Let $\mathcal{F}$ be a family of r-uniform hypergraphs. The feasible region $\mathrm{\Omega }(\mathcal{F})$ of $\mathcal{F}$ is the set of points $(x,y)$ in the unit square such that there exists a sequence of $\mathcal{F}$-free r-uniform hypergraphs whose shadow density approaches x and whose edge density approaches y. The feasible region provides a lot of combinatorial information, for example, the supremum of y over all $(x,y)\in \mathrm{\Omega }(\mathcal{F})$ is the Turán density $\pi (\mathcal{F})$, and $\mathrm{\Omega }(\varnothing )$ gives the Kruskal-Katona theorem.

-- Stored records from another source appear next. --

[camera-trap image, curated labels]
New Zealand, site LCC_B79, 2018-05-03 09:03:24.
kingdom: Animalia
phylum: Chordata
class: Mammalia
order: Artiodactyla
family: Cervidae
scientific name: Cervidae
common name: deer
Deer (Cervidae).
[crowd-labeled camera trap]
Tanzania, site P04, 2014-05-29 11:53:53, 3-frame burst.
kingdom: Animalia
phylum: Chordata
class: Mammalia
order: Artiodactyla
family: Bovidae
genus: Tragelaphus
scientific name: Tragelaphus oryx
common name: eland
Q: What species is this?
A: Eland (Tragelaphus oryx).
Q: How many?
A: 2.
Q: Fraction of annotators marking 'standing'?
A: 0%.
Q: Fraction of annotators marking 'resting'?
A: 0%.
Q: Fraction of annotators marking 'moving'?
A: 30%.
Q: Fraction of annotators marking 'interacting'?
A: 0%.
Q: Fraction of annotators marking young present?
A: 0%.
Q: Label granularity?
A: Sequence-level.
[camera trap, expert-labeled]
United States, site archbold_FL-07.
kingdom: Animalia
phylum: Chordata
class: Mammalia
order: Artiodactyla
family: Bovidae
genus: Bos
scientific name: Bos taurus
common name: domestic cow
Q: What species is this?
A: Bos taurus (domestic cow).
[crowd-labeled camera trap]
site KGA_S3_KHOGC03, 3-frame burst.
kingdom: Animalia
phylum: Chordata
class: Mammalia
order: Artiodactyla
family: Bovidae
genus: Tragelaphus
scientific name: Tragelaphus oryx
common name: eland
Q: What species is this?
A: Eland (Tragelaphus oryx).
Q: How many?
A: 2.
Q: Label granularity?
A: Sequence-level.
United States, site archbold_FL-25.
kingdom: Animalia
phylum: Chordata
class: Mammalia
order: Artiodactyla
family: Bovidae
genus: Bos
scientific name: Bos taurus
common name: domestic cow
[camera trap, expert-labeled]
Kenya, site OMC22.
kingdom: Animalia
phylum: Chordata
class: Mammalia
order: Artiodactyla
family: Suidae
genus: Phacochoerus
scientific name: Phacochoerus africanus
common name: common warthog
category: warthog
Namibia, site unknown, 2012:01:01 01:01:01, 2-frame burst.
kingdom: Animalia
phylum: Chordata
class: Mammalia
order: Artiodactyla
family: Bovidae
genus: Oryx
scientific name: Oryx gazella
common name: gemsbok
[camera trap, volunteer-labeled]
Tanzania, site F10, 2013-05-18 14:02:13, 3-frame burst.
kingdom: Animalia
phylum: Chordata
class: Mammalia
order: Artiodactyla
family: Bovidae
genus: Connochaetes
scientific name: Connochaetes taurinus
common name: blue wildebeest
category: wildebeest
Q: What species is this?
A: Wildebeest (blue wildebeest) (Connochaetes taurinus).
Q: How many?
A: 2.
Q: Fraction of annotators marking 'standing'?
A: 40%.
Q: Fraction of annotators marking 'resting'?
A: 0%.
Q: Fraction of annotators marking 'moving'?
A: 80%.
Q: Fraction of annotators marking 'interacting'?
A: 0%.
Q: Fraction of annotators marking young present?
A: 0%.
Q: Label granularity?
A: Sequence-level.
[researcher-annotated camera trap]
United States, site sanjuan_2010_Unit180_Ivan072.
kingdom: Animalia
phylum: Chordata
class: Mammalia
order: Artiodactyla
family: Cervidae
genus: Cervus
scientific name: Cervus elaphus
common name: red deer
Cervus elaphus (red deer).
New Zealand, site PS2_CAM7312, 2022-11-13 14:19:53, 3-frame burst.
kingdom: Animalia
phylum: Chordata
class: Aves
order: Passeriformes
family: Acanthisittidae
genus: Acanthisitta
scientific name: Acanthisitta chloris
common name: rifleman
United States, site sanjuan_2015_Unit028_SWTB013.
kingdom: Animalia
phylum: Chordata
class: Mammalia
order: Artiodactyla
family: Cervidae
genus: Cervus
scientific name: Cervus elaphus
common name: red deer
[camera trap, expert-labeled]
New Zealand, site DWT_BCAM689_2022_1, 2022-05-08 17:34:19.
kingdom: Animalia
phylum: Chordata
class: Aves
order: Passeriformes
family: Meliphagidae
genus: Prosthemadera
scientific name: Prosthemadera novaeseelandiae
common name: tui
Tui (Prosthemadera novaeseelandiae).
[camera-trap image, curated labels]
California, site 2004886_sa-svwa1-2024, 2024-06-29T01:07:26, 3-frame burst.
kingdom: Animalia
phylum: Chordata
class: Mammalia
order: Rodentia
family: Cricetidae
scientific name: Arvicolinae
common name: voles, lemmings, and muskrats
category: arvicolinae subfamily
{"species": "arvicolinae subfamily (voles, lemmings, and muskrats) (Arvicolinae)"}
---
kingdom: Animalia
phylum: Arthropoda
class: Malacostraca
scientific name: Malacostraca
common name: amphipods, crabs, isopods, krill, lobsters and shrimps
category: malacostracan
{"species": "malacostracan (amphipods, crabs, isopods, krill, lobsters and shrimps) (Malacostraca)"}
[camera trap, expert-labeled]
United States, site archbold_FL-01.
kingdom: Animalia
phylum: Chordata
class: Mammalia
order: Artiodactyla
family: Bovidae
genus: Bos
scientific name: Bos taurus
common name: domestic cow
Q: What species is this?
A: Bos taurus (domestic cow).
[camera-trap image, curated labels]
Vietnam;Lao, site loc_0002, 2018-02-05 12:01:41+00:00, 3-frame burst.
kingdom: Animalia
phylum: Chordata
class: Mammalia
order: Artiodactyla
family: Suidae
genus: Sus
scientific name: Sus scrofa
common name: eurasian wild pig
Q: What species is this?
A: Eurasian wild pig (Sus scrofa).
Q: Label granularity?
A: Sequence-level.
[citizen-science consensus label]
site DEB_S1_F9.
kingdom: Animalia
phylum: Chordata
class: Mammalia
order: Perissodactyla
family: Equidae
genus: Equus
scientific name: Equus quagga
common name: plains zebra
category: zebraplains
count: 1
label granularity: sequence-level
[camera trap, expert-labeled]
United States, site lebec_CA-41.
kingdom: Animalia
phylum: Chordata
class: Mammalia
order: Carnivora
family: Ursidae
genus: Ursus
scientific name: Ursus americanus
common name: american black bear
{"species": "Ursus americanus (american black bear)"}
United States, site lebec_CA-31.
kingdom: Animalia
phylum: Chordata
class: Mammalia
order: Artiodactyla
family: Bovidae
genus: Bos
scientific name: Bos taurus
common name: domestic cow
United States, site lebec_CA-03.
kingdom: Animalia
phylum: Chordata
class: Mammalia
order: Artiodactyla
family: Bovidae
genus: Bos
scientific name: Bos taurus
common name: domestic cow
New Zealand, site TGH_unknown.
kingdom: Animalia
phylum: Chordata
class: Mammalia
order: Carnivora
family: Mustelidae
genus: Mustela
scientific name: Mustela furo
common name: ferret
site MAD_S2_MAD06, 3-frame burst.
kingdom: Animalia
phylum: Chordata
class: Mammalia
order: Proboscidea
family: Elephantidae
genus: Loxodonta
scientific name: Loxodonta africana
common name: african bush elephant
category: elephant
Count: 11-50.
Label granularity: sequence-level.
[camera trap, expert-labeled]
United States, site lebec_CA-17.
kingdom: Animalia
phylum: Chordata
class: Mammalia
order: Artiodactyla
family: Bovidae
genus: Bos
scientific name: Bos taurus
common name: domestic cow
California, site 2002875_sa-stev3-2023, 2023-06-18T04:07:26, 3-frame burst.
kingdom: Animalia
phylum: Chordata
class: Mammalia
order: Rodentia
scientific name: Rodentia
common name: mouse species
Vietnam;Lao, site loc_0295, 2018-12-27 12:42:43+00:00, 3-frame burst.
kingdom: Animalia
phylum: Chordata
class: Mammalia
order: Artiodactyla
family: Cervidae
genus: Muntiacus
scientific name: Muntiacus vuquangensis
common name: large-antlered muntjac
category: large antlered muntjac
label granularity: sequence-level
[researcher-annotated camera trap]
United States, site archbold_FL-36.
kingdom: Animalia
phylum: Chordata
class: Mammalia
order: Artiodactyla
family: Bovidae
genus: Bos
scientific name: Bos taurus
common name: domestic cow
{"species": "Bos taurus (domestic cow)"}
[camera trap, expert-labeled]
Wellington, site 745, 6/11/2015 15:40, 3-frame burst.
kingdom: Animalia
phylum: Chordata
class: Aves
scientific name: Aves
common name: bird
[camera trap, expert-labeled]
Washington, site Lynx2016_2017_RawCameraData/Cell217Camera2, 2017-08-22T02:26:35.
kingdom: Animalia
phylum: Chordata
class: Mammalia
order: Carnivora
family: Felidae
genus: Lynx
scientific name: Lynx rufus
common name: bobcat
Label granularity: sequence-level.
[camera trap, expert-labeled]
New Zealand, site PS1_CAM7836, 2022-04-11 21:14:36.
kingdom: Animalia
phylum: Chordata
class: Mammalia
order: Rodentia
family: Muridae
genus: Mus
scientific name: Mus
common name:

We undertake a systematic study of $\mathrm{\Omega }(\mathcal{F})$, and prove that $\mathrm{\Omega }(\mathcal{F})$ is completely determined by a left-continuous almost everywhere differentiable function; and moreover, there exists an $\mathcal{F}$ for which this function is not continuous. We also extend some old related theorems. For example, we generalize a result of Fisher and Ryan to hypergraphs and extend a classical result of Bollobás by almost completely determining the feasible region for cancellative triple systems.

让 $\mathcal{F}$是r一致超图的族。可行区域$\mathrm{\Omega }（\mathcal{F}）$ 的 $\mathcal{F}$ 是点集 $（X，ÿ）$ 在单位正方形中，使得存在一系列 $\mathcal{F}$-free ř -uniform超图，其阴影密度接近X和其边缘密度接近ÿ。可行区域提供了很多组合信息，例如，y的全部$（X，ÿ）\in \mathrm{\Omega }（\mathcal{F}）$ 是图兰密度 $\pi （\mathcal{F}）$和 $\mathrm{\Omega }（\varnothing ）$ 给出了Kruskal-Katona定理。

我们对 $\mathrm{\Omega }（\mathcal{F}）$，并证明 $\mathrm{\Omega }（\mathcal{F}）$几乎完全由左连续的微分函数决定；而且，存在一个$\mathcal{F}$为此功能不连续。我们还扩展了一些旧的相关定理。例如，我们将Fisher和Ryan的结果推广到超图，并通过几乎完全确定可取消三元组系统的可行区域来扩展Bollobás的经典结果。